Interestingly, for the first time in the last six years, the wealth of North American high net worth individuals declined by 2.1 per cent.

In the United States, there were an estimated 2,000,000 high net worth individuals at the end of 2002, down a net 100,000 people compared to 2002, largely due to declines in the US equities markets.

The wealth of the estimated 20 million people of Indian origin spread across the globe is $300 billion. High net worth individuals make up around $100 billion of this. The number of high net worth individuals in China was 210,000 at the end of 2002.

"The above average growth in the Asia Pacific region was supported by relatively high saving rates and robust GDP growth in key regional economies like China, South Korea and Australia," Sehgal was quoted as saying. "HNWIs in the region also responded quickly to insulate their financial wealth against new market realities and build diversified portfolios."

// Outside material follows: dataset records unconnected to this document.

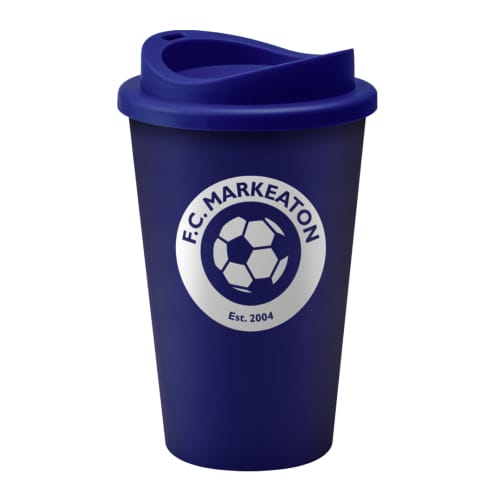 Universal Take Out Cup in Blue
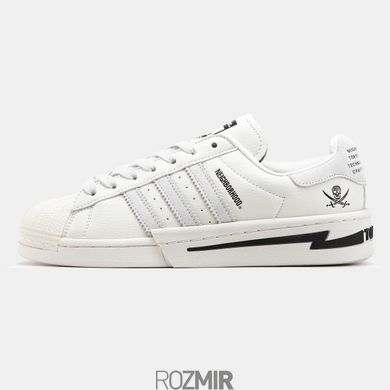 Кросівки NEIGHBORHOOD x adidas Superstar "White"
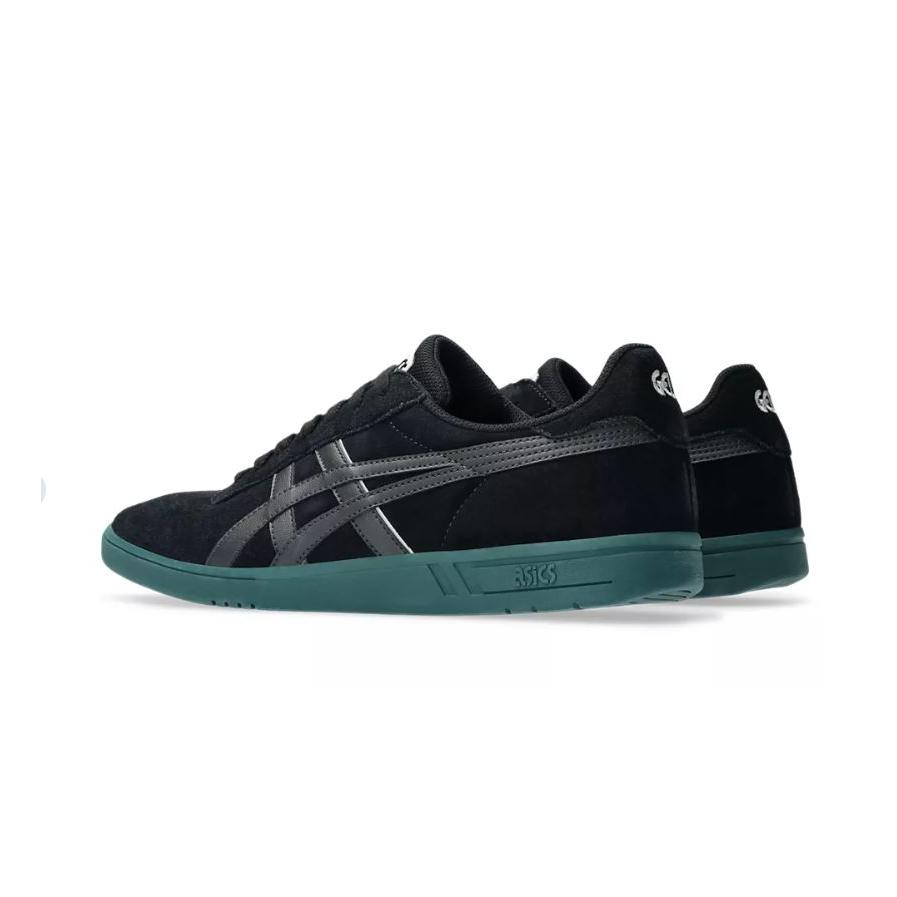 Asics Gel-Vickka Pro Black/Graphite Grey - Venue Skateboards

According to the report, the majority of HNWIs accepted the reality of the economic environment by insulating their existing financial assets and pursuing more conservative wealth preservation objectives.

"While many HNWIs held onto existing equity positions, they collectively avoided funneling new income into the stock markets and increased their holdings in fixed income and cash and also diverted funds to alternative investments, real estate and other investments less correlated to equities," the report noted. "The investor mantra became 'cash (and fixed income) is king'."

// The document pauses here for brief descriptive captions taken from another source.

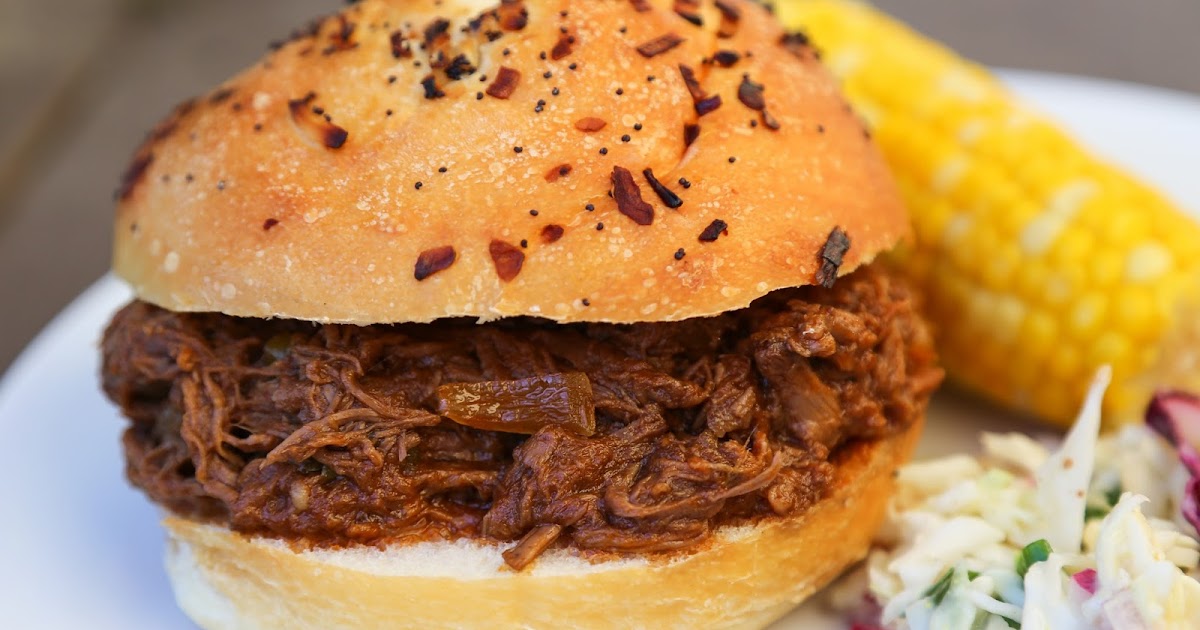 Cooking with Jax Alberta Style Beef on a Bun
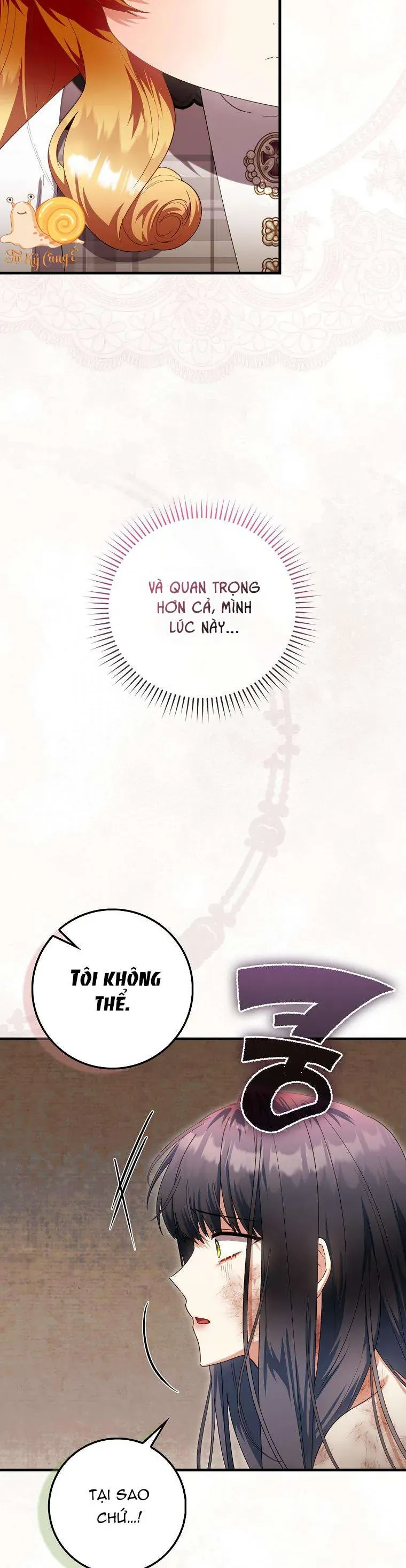 Nàng Tiên Bé Con Là Nhân Vật Phản Diện Chap 53 - Next Chap 52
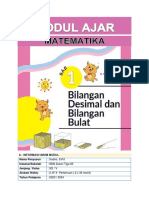 BAB 1 - MA Matematika Kls 5 Baru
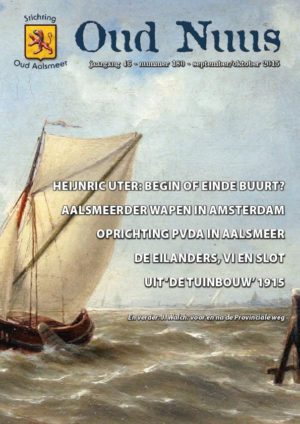 Oud Nuus #180 Cover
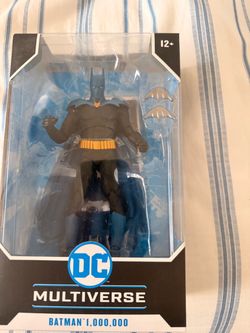 DC Multiverse Batman 1,000,000 Action Figure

"India is a contrast to the West in many ways. The savings rate is upwards of 24 per cent. Indians are typically conservative and invest in fixed deposits and provident funds. Also, the traditional bastion of wealth was with the promoters of companies, who are now being replaced by sportspersons, technology professionals and film stars among others," said Nikhil Kapadia, head of DSP Merrill Lynch's private client group.

Equity as a component of wealth was only 3 per cent, said Pradeep Dokania, executive vice-president of DSP Merrill Lynch.

Sehgal said the wealth of high net worth individuals was estimated to grow 7 per cent annually over the next five years and touch $38 trillion by the end of 2007. This would be on the back of containment of terrorism and other factors, he pointed out.